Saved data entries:
=== Section Start ===

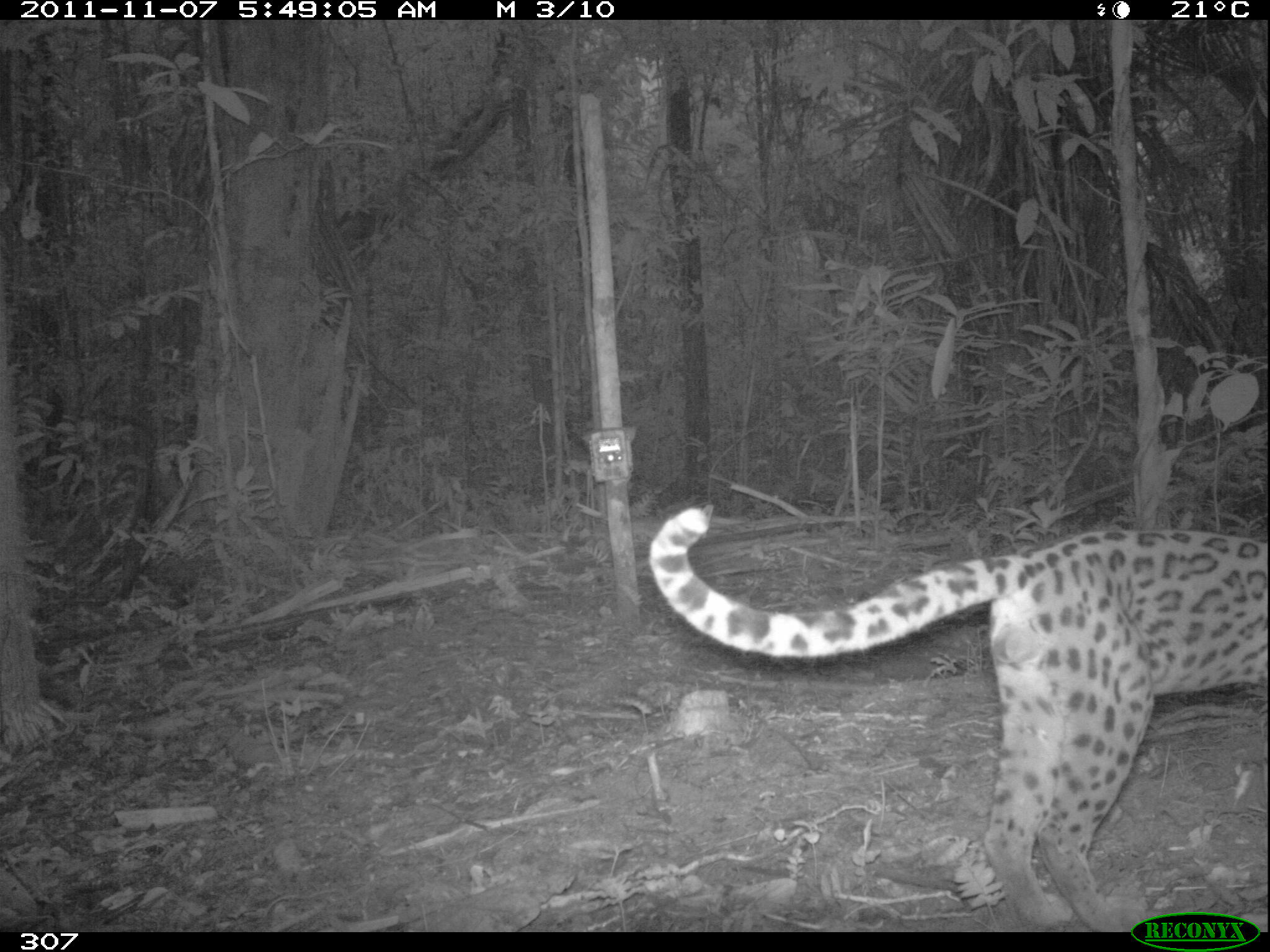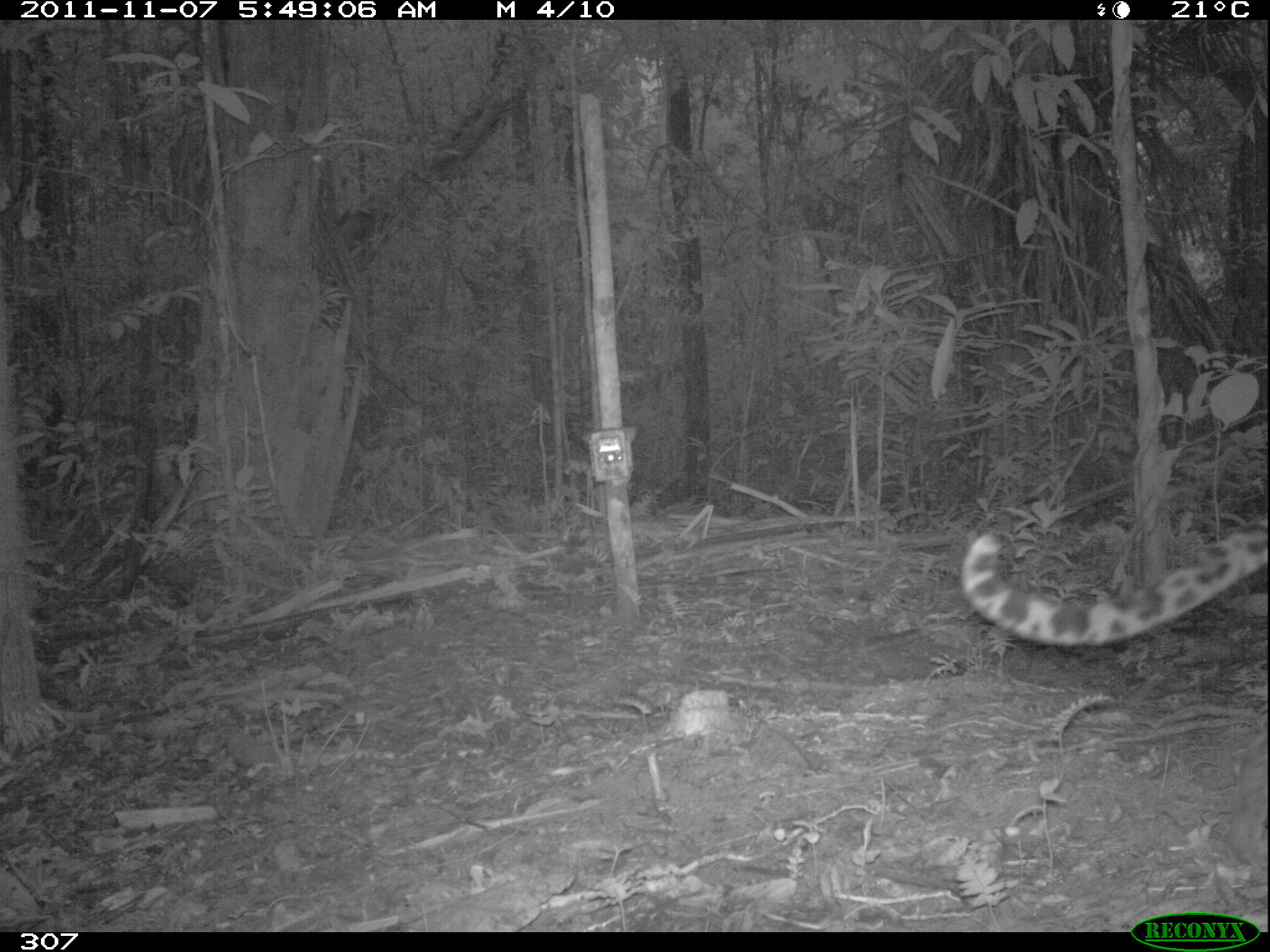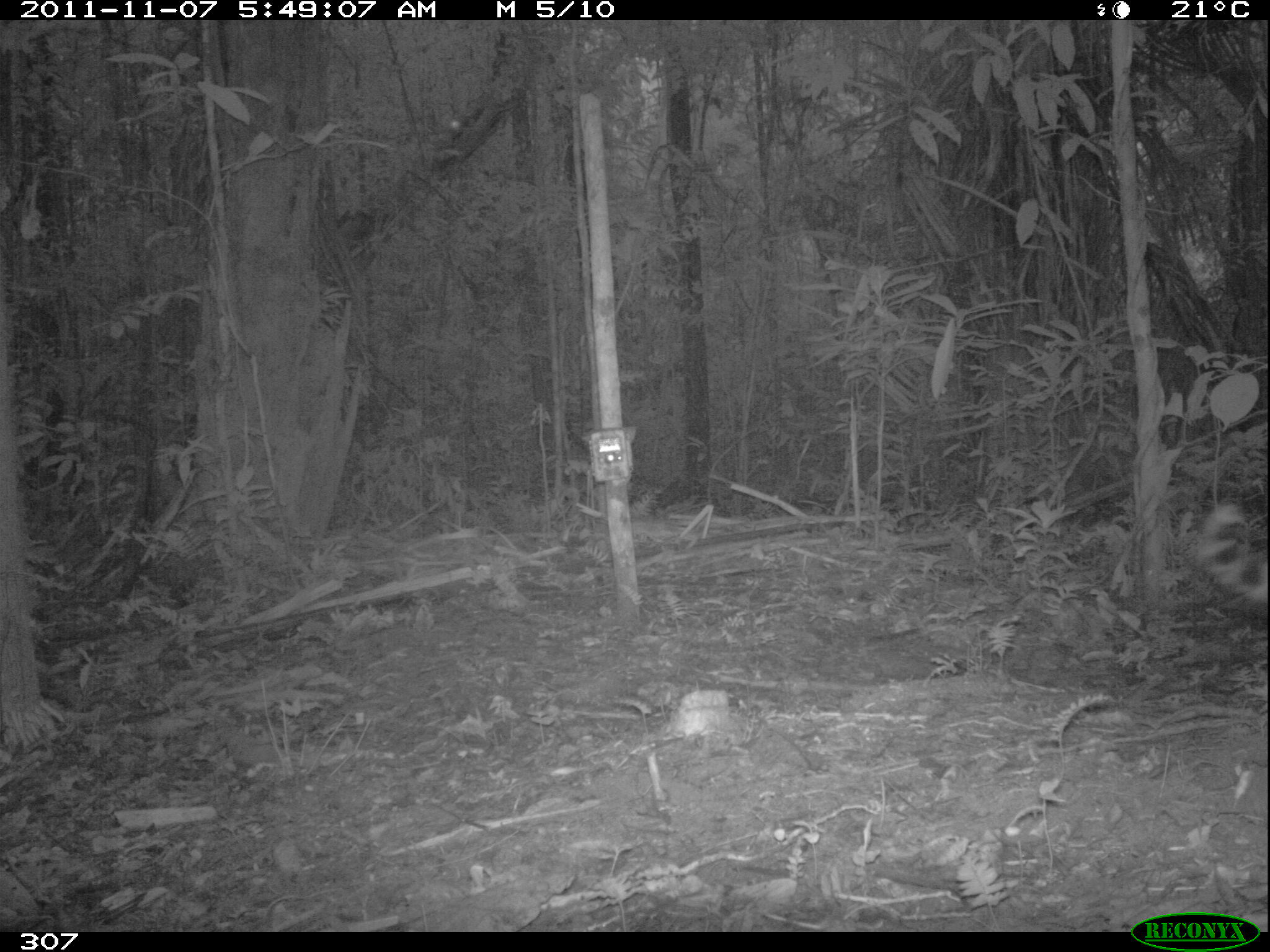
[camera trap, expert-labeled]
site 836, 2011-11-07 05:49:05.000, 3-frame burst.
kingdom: Animalia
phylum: Chordata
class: Mammalia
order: Carnivora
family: Felidae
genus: Leopardus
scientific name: Leopardus pardalis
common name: ocelot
Leopardus pardalis (ocelot).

=== Section End ===

About this task:
From the line with "site 836, 2011-11-07" through the last line of the records, set down every line exactly as written and leave out all others.

Written response:
site 836, 2011-11-07 05:49:05.000, 3-frame burst.
kingdom: Animalia
phylum: Chordata
class: Mammalia
order: Carnivora
family: Felidae
genus: Leopardus
scientific name: Leopardus pardalis
common name: ocelot
Leopardus pardalis (ocelot).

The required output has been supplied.